As a listing destination, the Swiss Stock Exchange punches well above its weight. Despite the unprecedented volatility and market disruption, listing activity has continued in Switzerland. In 2020, the Swiss Stock Exchange saw one IPO (initial public offering) and one listing come to market, while it also continues to cement its position as a leading hub for ETF (exchange traded fund) listings.
In pole position for IPOs
Although IPOs were temporarily put on hold during the peak of the pandemic, the market is now in recovery mode. Switzerland, for instance, saw two high profile listings in the first half of the year. Ina Invest – a spin-off from Implenia – listed its shares on the Swiss Stock Exchange in June – adding CHF 215 million (based on the opening share price) to its overall market capitalization. Shortly thereafter, Swiss household appliance company V-ZUG – a spin-off from Metall Zug – went public on the Exchange in a CHF 463 million (based on the opening share price) float.

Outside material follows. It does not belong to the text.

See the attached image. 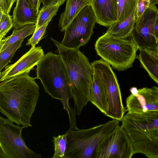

Leading the way in ETF listings
The Swiss Stock Exchange has been facilitating ETF listings for 20 years, and is widely considered to be an industry leader in this market segment. There are now nearly 1,600 ETFs listed on the Exchange from 27 different providers with new products being added on a regular basis. ETF turnover has grown steadily and has already exceeded the CHF 100 billion yearly threshold several times. In the first six months of 2020, ETF turnover increased by 25.1% year-on-year to CHF 66.7 billion, while the number of trades grew 75.1% to more than 900,000. This rapid expansion illustrates how ETFs continued to trade efficiently and played a leading role in price discovery during this difficult period.
The launch of the ETF Quote on Demand service will also drive up volumes in large ETF trades by providing investors access to an additional order book and multiple liquidity providers via a bidding process with this offering potentially improved executions. Furthermore, the exchange has observed a notable jump in listings of ETFs focused on ESG (environment, social, governance) and anticipates that ESG ETFs will continue to increase in numbers over the next 12- 18 months.
Although 2020 has been a year marred by extreme uncertainty, the Swiss Stock Exchange has navigated the crisis and provided stability and security for its clients throughout.